> Required actions:
(1) In the Darwin quotations, restate in fewer words the paragraph beginning "For I am well aware" while keeping its main facts.
(2) Using the Darwin quotations, mark each statement yes or no and quote the words of the text that settle it: (a) The first passage is cited from Chapter 1 of Origin of Species. (b) In the second passage, Darwin says he never doubted the value of his life's work. (c) The first passage holds that a full balancing of facts on both sides is possible within the volume.
(3) Resume the collection of Darwin quotations from the point where it stops.

Here are a couple of quotes from Darwin.
For I am well aware that scarcely a single point is discussed in this volume on which facts cannot be adduced, often apparently leading to conclusions directly opposite to those at which I have arrived. A fair result can be obtained only by fully stating and balancing the facts and arguments on both sides of each question; and this is here impossible.
Charles Darwin,
Origin of Species, Ch. 1, p 1-2
For myself, also, I rejoice profoundly; for, thinking of so many cases of men pursuing an illusion for years, often and often a cold shudder has run through me, and I have asked myself whether I may not have devoted my life to a phantasy
Charles Darwin,
Life and Letters, 1887, Vol. 2, p. 229
"I am quite conscious that my speculations run quite beyond the bounds of true science."

> Listed entries:
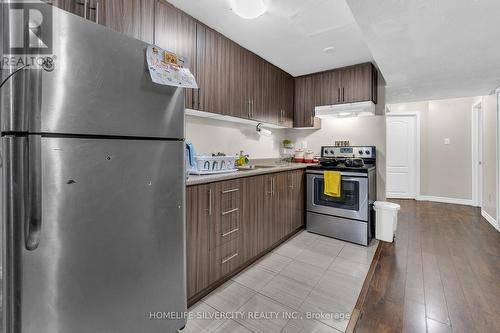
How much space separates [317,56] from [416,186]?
14.1 feet

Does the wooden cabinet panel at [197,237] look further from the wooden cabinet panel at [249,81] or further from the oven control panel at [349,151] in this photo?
the oven control panel at [349,151]

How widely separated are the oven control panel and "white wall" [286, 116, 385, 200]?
0.12 metres

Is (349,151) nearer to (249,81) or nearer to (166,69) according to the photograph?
(249,81)

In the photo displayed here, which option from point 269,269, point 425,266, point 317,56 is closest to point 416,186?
point 425,266

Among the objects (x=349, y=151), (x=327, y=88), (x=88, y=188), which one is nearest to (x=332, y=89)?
(x=327, y=88)

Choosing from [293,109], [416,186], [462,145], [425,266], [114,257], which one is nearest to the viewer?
[114,257]

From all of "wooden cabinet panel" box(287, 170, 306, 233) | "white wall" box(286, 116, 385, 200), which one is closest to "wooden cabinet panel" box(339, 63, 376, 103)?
"white wall" box(286, 116, 385, 200)

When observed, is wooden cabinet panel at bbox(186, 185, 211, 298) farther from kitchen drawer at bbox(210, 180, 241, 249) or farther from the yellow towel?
the yellow towel

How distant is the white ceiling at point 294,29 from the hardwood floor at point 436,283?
94.6 inches

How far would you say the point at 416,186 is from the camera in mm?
5348

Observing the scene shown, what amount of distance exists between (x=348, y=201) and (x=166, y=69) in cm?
260

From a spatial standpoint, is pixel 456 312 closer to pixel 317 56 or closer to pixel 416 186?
pixel 317 56

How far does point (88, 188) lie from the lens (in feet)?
3.20

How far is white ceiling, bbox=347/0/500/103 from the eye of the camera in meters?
1.54
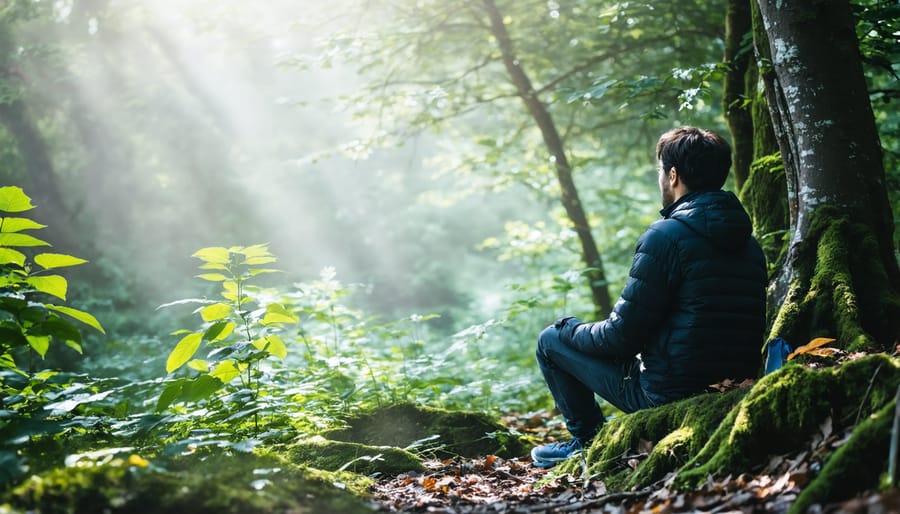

> Responses in order:
(1) Darwin admits that facts can be cited against nearly every point in the volume, sometimes seeming to support opposite conclusions. He says a fair result requires stating and weighing the facts and arguments on both sides of each question, which the volume cannot do.

(2)
(a) Yes: "Origin of Species, Ch. 1, p 1-2"
(b) No: "often and often a cold shudder has run through me, and I have asked myself whether I may not have devoted my life to a phantasy"
(c) No: "and this is here impossible"

(3)
Charles Darwin,
In a letter to Asa Gray, a Harvard professor of biology. Quoted in N.C. Gillespie, 'Charles Darwin and the Problem of Creation' (1979), p. 2 [University of Chicago book]
First, why, if species have descended from other species by fine gradations, do we not everywhere see innumerable transitional forms? Why is not all nature in confusion, instead of the species being, as we see them, well defined?
Charles Darwin,
Origin of Species, Ch. 6, p133
To suppose that the eye with all its inimitable contrivances for adjusting the focus to different distances, for admitting different amounts of light, and for the correction of spherical and chromatic aberration, could have been formed by natural selection, seems, I freely confess, absurd in the highest degree.
Charles Darwin,
Origin of Species, Ch. 6, p144
If you want more I can dig some more up.